*GESTELLTE AUFGABEN*
(a) Benenne im Auszug aus dem BAG-Urteil „Ausschlussfrist“ in „Verfallfrist“ um. Gib dazu den Abschnitt zwischen „BAG Urteil vom“ und „zwei Monaten unbedenklich.“ einschließlich neu wieder.
(b) Welche Dauer einer einzelvertraglichen Ausschlussfrist gilt laut dem Auszug aus dem BAG-Urteil für das Jahr 2002 als unbedenklich?
(c) Führe den Auszug aus dem BAG-Urteil zur Ausschlussfrist nach seinem letzten Satz weiter.

*ZU LESENDER AUSZUG*
_____

BAG Urteil vom 27.10.2005 - 8 AZR 546/03
Entscheidungsstichwort (Thema)
Einzelvertragliche Ausschlussfrist vor In-Kraft-Treten des Schuldrechtsmodernisierungsgesetzes. Schadensersatzanspruch für die Kosten der Hinzuziehung eines Prozessbevollmächtigten am Arbeitsgericht. Wirksamkeit einer einzelvertraglichen Ausschlussfrist vor In-Kraft-Treten des Schuldrechtsmodernisierungsgesetzes. Erstattung von gerichtlichen Rechtsanwaltsgebühren als Schadensersatz
Orientierungssatz
- Geht es um die Einhaltung einer Ausschlussfrist im Jahre 2002, ist eine einzelvertragliche Ausschlussfrist von zwei Monaten unbedenklich.

_____

*ANGEZEIGTE DATENSÄTZE*
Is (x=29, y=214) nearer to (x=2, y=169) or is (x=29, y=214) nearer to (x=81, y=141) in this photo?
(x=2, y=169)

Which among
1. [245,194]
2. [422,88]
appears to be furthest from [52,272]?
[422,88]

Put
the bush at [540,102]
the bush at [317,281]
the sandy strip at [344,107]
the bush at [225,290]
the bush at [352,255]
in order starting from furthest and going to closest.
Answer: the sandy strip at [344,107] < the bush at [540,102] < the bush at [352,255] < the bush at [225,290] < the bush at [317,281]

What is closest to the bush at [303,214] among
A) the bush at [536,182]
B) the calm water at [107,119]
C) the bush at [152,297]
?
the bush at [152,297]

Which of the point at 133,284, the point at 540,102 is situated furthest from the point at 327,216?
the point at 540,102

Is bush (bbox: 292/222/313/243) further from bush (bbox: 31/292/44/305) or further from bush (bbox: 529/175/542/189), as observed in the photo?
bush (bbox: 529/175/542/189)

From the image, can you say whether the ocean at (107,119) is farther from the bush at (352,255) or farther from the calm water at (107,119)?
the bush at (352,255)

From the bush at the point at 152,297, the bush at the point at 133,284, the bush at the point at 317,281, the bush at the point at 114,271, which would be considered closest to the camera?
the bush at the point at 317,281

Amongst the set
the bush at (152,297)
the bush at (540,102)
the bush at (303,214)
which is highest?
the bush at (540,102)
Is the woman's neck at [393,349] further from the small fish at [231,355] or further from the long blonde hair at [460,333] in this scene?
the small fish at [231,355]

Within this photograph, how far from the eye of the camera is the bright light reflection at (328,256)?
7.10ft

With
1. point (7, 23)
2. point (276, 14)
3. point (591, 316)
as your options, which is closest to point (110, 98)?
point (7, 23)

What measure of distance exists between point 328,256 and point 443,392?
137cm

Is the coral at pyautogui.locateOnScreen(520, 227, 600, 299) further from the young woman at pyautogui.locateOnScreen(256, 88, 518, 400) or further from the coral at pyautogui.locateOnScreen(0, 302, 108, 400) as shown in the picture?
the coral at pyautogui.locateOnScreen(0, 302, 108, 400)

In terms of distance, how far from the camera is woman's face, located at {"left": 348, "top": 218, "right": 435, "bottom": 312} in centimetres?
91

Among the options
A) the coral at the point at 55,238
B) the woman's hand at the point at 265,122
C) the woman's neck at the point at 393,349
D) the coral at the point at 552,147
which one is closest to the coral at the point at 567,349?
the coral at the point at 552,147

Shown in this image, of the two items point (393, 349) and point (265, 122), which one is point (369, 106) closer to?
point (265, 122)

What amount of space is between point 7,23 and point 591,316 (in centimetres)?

_____

*ANTWORTEN NACH REIHENFOLGE*
(a)
BAG Urteil vom 27.10.2005 - 8 AZR 546/03
Entscheidungsstichwort (Thema)
Einzelvertragliche Verfallfrist vor In-Kraft-Treten des Schuldrechtsmodernisierungsgesetzes. Schadensersatzanspruch für die Kosten der Hinzuziehung eines Prozessbevollmächtigten am Arbeitsgericht. Wirksamkeit einer einzelvertraglichen Verfallfrist vor In-Kraft-Treten des Schuldrechtsmodernisierungsgesetzes. Erstattung von gerichtlichen Rechtsanwaltsgebühren als Schadensersatz
Orientierungssatz
- Geht es um die Einhaltung einer Verfallfrist im Jahre 2002, ist eine einzelvertragliche Verfallfrist von zwei Monaten unbedenklich.

(b) Zwei Monate.

(c)
- Erklärt der Arbeitgeber mit Übersendung einer Abrechnung zugleich eine Aufrechnung mit Gegenansprüchen, ist die Abrechnung nicht vorbehaltlos erteilt. Zur Wahrung einer Ausschlussfrist müssen die in der Abrechnung enthaltenen Ansprüche geltend gemacht werden.
- Nach § 12a Abs. 1 Satz 1 ArbGG besteht im Urteilsverfahren erster Instanz kein Anspruch der obsiegenden Partei auf Erstattung der Kosten für die Zuziehung eines Prozessbevollmächtigten. Der Ausschluss der Kostenerstattung betrifft den prozessualen Kostenerstattungsanspruch, dh. denjenigen Anspruch, der sich aus § 91 ZPO ergibt. § 12a Abs. 1 Satz 1 ArbGG schließt aber auch einen materiell-rechtlichen Kostenerstattungsanspruch als Schadensersatzanspruch aus, gleichgültig, worauf er gestützt wird.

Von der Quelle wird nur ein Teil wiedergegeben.